On Thu, Feb 16, 2012 at 8:58 AM, Peter Zijlstra <a.p.zijlstra@...llo.nl> wrote:
> On Wed, 2012-02-01 at 17:38 -0800, Paul Turner wrote:
>>  struct sched_avg {
>>         u64 runnable_avg_sum, runnable_avg_period;
>>         u64 last_runnable_update, decay_count;
>> +       u32 usage_avg_sum;
>
> 4 byte hole
>
>>         unsigned long load_avg_contrib;
>>
>>         int contributes_blocked_load;
>>};
>
>
> A) Running/Runnable
>    - uses last_runnable_update to track
>        runnable_avg_sum, usage_avg_sum and runnable_avg_period

Yes, with the runnable average being runnable_avg_sum / runnable_avg_period

>
> B) Blocked
>    - uses decay_count to keep track of sleeptime

Not quite (we could track sleep-time explicitly about clock_task after all).

We need decay-count to synchronize against entity_tick /
update_blocked_shares accounting decays against
cfs_rq->blocked_load_sum.

Since we do not know where we slept relative to the tick, unless we
explicitly track where this occurred we don't know for a "n.y" jiffy
sleep whether the "0.y" fraction included an extra decay.  It's
important to get this right to reduce instability, since when the
entity wakes back up we need to charge an equivalent decay against
it's contribution before we can remove it from the blocked_load_sum.

For the common case of a short sleep whether we charge an extra period
(if y included a jiffy edge) or not is significant to stability since
getting it wrong means we leave a little extra load in blocked_load.
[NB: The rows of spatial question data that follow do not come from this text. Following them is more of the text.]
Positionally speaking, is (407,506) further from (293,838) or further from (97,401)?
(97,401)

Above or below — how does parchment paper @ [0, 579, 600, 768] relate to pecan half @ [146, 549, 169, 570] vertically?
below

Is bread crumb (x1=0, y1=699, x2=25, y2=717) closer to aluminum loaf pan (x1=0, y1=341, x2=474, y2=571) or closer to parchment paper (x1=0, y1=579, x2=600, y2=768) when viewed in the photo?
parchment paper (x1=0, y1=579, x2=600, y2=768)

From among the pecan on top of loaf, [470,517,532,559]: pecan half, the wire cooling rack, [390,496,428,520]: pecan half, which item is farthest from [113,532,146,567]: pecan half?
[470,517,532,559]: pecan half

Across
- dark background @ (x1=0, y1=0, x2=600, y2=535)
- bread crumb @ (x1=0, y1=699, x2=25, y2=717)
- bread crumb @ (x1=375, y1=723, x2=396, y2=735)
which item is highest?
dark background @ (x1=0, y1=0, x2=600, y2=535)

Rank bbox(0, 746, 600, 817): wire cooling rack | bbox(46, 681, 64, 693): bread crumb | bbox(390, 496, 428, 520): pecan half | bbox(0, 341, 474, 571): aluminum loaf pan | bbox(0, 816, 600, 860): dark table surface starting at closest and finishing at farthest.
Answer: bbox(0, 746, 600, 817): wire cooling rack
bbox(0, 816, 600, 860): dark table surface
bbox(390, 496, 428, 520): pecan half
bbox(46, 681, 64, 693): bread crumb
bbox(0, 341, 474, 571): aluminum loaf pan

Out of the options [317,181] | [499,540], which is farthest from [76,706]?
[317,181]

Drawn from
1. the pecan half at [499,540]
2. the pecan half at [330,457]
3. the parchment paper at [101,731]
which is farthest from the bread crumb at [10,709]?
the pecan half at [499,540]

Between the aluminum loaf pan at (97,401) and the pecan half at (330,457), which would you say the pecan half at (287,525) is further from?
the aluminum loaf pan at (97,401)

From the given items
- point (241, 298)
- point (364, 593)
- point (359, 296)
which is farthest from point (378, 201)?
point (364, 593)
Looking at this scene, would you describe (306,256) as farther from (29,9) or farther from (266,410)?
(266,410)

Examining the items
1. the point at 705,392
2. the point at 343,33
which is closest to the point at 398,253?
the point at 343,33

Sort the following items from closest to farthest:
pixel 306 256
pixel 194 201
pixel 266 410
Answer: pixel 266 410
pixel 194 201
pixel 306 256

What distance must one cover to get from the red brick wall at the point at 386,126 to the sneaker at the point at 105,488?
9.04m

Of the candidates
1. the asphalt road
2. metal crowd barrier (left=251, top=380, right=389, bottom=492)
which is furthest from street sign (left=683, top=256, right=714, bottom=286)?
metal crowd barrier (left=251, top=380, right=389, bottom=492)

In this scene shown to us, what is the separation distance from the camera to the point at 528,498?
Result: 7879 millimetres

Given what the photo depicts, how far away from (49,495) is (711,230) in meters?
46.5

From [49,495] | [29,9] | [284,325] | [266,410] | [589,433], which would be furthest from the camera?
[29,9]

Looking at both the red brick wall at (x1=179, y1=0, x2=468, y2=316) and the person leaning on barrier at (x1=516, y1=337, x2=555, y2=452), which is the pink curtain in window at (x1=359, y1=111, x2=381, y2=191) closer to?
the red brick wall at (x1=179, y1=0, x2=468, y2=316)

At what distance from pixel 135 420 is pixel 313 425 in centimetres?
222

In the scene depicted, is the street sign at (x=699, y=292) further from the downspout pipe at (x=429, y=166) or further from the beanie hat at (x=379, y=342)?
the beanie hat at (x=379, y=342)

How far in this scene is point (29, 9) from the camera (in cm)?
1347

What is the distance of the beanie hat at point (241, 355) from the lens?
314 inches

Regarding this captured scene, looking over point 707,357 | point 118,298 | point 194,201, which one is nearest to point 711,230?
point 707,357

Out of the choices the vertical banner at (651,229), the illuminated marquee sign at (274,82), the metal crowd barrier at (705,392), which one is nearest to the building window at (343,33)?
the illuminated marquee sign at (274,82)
Further complicating this we need to be able to do said
synchronization in the annoying cases of wake-up migration (where we
don't hold the lock on previous rq) and 32-bit machines (where
everything sucks).

>
> C) 'Migrate'
>    - uses contributes_blocked_load to check if we actually did migrate?
>

We actually use se->avg.decay_count to check whether we were migrated
(setting it appropriately at migration); contributes_blocked_load is
just a convenience variable to track whether we're a part of
cfs_rq->blocked_load_avg or not.

I have to double-check everything but I think the sign of
se->decay_count can be used equivalently so I'll likely just remove it
in favor of that.  Although in order to keep things readable I'll
replace it a similarly named function that does this sign check.)

> So there's a number of things I don't get, why have
> remove_task_load_avg_async() in set_task_rq()? enqueue_entity_load_avg()
> can do the __synchronize_entity_decay() thing (and actually does) just
> fine, right?

Wake-up migration is the nuisance here.

In this case we:
A) Don't know where we came from in enqueue_entity_load_avg to
synchronize the decay against
B) Need to be able to remove the blocked load possessed by said waking
entity against its former cfs_rq->blocked_load_sum

There's a one or two other paths (than ttwu) that this matters for,
using set_task_rq() gets them all.

>
> Similarly, why not use last_runnable_update (as last_update) to track
> both A and B since a task cannot be in both states at the same time
> anyway. If you always update the timestamp you can use it to either
> track runnable/usage or decay for sleep.

This is pretty much exactly what we do (use it to track both A and B);
modulo the complications surrounding decay for sleep explained above
and below.

There's two things at play here:
1) An entity's runnable_avg :=  runnable_avg_sum / runnable_avg_period
2) An entity's load contribution := runnable_avg_sum /
runnable_avg_period * entity_weight

The load contribution is what we added to blocked_load_sum.  When we
wake back up we synchronize decays against this and remove it from the
sum.  However, decay into this is really just an imperfect
approximation (alignment of when we actually slept vs tick)

As soon as it's actually running again we:
- Adjust our load contrib by decay so that we can remove the right
amount from blocked_load_sum
- Charge the time since last_runnable_update as not running
- Compute a new, *accurate* load_contrib from (1) above, throwing away
the decayed previous one
- Add the new accurate calculation into the running load sum

The nice thing is that when we start this cycle again when the entity
next blocks we don't compound the losses of precision due to aligning
decay vs ticks since we get to throw away that number and do an
accurate accounting based on runnable_avg again.

>
> That would get rid of decay_count and contributes_blocked_load, no?